===== PASSAGE FOR REVIEW
--- In rara-avis-l@yahoogroups.com, Jack Bludis <buildsnburns@...> wrote:
<<First, most best selling fiction, until the movie comes out, is
primarily
"literary." Boys talking to dogs, flying kites in Afghanistan, take
offs on
Hamlet, Lear, or what have you. Slice of life that it is interesting
to many on
some intellectual strata that I can't reach or comprehend. And much of
it by
insiders in a given profession or social strata.>>
I think you are correct, though you forgot novels about
"relationships", women's trouble with their sisters and mothers, and,
last but not least: NOVELS IN ACADEMIC SETTINGS.
Now, once in a while a book makes it to the best-seller list that is
so unlikely that it restores one's faith in, as you say, the ether up
there. Jonathan Franzen's book _The Corrections_ is one of them.
Totally unlikely, a bizarre book, not catering to anyone specifically,
or rather, trashing everybody the author encounters. But the whole is
great, and it sold (and won big prizes, even more bizarre). And Cormac
McCarthy is another unlikely who did it. Even Pynchon has been on the
bestseller list!
But mostly, as in really mostly, there are formula books attempting a
certain genteelity of telling (faking literariness) or a certain
feeling of fellowship with everyman and everywoman. Lear, Hamlet,
Oedipus, what have you. Some make me wish for the application of the
author's talent to something else. The case of the late lamented John
Updike, a gentle soul and a magnificent technician. My secret wish was
that Updike would one day let it rip and go Quixotic.
End of rambling, I lost the thread, folks... I blame Bludis's medication.
==========
===== DATA SECTION
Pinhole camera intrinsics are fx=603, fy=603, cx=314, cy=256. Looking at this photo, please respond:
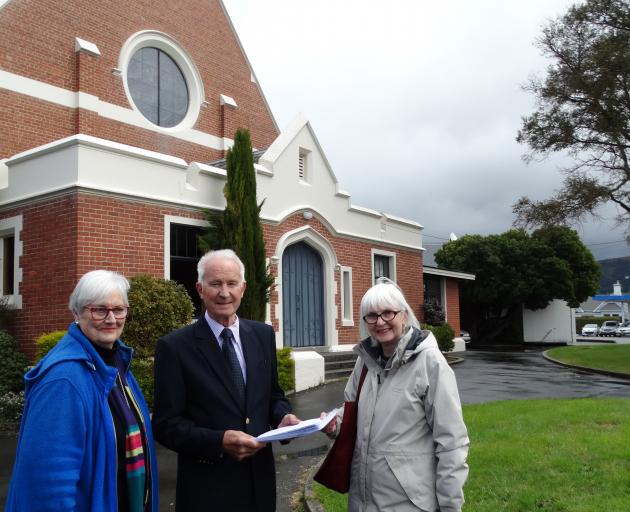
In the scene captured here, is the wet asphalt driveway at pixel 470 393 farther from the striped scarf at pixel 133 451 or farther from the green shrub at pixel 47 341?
the striped scarf at pixel 133 451

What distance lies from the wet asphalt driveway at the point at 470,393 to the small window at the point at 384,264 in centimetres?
340

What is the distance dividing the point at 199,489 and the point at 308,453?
473 cm

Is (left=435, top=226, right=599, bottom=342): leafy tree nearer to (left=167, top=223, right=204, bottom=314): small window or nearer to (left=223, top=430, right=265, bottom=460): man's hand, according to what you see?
(left=167, top=223, right=204, bottom=314): small window

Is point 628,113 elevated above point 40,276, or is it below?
above

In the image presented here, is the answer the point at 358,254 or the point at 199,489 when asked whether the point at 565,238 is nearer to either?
the point at 358,254

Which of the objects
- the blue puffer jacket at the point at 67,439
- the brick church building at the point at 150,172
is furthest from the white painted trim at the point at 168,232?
the blue puffer jacket at the point at 67,439

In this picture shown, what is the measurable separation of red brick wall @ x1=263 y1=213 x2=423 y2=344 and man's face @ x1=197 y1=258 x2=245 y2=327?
10.7 m

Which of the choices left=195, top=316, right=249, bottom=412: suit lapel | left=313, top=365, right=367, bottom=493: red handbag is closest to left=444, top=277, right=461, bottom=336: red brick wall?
left=313, top=365, right=367, bottom=493: red handbag

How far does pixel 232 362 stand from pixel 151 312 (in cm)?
759

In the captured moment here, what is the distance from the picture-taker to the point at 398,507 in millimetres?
2828

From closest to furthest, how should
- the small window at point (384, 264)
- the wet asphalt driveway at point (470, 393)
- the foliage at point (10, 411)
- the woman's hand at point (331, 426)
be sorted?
the woman's hand at point (331, 426), the wet asphalt driveway at point (470, 393), the foliage at point (10, 411), the small window at point (384, 264)

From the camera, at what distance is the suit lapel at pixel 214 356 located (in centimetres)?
303

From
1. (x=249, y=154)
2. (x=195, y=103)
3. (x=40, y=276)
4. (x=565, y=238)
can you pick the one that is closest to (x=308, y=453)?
(x=40, y=276)

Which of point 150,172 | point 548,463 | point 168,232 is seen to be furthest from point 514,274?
point 548,463
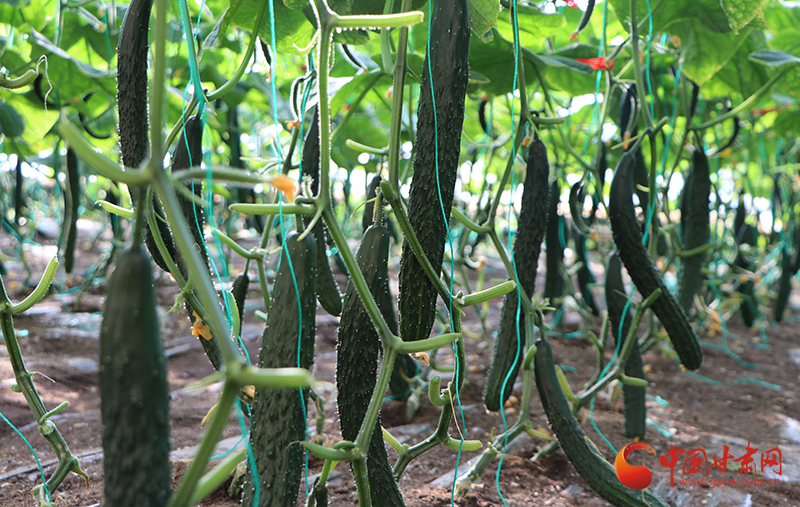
==========
▸ WORK TASK 1
List the writers whom the mailing-list post names as unlikely authors to have reached the best-seller list.
▸ WORK TASK 2
Set down the part of the mailing-list post starting with "But mostly, as" and going on through "blame Bludis's medication.".

▸ YOUR RESPONSE 1
Jonathan Franzen, Cormac McCarthy, Pynchon

▸ YOUR RESPONSE 2
But mostly, as in really mostly, there are formula books attempting a
certain genteelity of telling (faking literariness) or a certain
feeling of fellowship with everyman and everywoman. Lear, Hamlet,
Oedipus, what have you. Some make me wish for the application of the
author's talent to something else. The case of the late lamented John
Updike, a gentle soul and a magnificent technician. My secret wish was
that Updike would one day let it rip and go Quixotic.
End of rambling, I lost the thread, folks... I blame Bludis's medication.